» **WHAT THE TASK REQUIRES**: Isolate every line in the data with the string "frames" and copy it.

Collected data entries:
+ + + + +

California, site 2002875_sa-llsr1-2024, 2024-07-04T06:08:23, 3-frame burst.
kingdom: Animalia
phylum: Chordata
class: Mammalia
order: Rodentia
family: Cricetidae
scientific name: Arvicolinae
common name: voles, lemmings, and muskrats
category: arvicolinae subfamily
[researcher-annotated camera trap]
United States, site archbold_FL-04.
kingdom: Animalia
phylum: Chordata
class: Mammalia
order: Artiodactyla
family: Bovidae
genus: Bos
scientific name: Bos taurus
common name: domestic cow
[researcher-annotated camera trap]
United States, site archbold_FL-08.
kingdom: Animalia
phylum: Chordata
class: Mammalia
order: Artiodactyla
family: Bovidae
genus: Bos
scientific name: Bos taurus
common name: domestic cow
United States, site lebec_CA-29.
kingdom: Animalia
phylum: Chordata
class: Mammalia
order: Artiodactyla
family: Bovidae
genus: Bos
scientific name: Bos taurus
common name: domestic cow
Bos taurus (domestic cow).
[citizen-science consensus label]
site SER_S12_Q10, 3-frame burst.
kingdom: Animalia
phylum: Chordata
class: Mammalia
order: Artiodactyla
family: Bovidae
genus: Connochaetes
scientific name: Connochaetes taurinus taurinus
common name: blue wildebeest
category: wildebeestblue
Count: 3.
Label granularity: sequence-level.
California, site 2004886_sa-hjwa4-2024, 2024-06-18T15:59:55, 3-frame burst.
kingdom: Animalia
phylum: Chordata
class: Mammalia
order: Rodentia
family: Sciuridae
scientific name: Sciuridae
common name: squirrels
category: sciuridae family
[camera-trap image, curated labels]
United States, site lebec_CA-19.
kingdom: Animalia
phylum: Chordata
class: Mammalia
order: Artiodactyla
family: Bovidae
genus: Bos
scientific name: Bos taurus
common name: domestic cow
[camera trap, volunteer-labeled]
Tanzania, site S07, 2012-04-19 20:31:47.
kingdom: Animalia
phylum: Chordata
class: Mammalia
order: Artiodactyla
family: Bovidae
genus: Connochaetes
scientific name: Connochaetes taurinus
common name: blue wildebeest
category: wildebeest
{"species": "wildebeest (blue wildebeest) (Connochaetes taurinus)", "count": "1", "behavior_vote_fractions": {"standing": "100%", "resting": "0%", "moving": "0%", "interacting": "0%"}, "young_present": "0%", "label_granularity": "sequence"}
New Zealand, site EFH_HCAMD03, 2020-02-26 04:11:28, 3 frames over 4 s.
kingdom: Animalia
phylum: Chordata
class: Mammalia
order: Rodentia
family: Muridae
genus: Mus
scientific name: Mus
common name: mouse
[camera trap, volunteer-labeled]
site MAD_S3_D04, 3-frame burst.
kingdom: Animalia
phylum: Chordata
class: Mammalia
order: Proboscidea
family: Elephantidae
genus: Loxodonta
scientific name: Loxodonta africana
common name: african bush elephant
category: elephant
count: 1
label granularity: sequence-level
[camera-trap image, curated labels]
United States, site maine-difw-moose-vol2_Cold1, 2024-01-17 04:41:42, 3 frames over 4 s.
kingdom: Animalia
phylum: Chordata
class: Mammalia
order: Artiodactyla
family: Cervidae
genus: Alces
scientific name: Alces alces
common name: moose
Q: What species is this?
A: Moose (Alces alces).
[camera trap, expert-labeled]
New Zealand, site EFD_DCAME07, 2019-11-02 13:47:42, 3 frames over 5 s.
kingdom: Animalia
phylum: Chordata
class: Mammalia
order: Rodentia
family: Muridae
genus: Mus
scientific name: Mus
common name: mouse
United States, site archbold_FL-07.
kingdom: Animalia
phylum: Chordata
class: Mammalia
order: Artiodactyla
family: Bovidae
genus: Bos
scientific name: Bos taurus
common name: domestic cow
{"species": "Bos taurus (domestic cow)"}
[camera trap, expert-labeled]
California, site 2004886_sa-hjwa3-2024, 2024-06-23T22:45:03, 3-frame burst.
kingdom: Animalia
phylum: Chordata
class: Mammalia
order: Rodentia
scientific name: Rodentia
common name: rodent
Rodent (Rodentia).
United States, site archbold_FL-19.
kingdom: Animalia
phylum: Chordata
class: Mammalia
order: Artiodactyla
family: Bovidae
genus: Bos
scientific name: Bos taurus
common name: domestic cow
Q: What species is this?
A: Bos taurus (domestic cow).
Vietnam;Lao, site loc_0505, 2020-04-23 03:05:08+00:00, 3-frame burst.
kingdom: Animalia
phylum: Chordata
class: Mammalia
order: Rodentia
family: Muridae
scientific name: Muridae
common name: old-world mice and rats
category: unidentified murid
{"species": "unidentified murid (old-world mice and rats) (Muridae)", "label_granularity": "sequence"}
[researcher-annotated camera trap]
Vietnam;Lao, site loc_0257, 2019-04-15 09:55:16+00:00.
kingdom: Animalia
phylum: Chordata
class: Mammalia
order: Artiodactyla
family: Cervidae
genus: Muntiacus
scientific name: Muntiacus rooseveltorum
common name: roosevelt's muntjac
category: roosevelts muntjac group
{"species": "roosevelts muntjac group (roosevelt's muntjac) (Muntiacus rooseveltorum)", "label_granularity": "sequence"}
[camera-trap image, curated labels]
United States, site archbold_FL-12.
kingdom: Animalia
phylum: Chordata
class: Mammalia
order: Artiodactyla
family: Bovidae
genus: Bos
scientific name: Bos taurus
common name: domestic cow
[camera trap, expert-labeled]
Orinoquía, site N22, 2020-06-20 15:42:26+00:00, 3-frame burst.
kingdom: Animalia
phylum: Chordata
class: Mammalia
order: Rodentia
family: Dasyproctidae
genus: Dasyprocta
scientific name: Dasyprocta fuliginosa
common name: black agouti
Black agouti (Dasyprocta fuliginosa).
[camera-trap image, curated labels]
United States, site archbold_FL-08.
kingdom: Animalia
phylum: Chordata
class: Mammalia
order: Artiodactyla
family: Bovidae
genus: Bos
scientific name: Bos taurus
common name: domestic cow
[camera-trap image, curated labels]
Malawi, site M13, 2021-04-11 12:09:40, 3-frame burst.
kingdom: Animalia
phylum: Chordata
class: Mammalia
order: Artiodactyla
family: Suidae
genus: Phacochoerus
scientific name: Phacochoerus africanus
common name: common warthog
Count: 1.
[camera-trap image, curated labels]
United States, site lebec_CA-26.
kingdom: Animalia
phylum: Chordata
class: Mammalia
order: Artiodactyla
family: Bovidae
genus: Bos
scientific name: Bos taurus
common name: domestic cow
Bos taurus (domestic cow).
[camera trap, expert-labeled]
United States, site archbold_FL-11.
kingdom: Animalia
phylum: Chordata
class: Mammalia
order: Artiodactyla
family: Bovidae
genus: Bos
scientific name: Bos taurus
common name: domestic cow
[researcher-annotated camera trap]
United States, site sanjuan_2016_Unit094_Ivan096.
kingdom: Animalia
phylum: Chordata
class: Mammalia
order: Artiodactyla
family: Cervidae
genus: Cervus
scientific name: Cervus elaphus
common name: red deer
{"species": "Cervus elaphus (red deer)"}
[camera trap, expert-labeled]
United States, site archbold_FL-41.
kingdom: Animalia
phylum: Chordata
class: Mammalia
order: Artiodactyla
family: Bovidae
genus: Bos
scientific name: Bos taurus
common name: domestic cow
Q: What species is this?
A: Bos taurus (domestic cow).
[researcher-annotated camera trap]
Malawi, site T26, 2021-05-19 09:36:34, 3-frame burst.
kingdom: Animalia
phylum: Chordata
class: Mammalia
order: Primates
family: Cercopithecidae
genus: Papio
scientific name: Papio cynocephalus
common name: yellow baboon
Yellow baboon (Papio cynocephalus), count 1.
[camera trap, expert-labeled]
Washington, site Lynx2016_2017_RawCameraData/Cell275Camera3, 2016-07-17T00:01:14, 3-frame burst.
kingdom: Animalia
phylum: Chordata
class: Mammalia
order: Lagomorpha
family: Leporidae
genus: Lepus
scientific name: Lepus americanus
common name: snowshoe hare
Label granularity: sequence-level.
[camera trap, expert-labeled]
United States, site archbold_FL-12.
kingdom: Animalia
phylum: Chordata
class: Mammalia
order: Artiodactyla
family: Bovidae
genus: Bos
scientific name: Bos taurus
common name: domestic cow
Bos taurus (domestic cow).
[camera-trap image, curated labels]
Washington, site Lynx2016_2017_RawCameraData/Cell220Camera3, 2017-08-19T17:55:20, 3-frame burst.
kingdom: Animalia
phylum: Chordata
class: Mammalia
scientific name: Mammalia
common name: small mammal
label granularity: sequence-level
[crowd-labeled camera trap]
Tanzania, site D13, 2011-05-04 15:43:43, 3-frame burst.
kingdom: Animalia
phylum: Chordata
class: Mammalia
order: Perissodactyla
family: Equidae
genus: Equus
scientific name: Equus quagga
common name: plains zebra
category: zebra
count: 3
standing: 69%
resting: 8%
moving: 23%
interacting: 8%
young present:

+ + + + +

» **YOUR SOLUTION**:
New Zealand, site EFH_HCAMD03, 2020-02-26 04:11:28, 3 frames over 4 s.
United States, site maine-difw-moose-vol2_Cold1, 2024-01-17 04:41:42, 3 frames over 4 s.
New Zealand, site EFD_DCAME07, 2019-11-02 13:47:42, 3 frames over 5 s.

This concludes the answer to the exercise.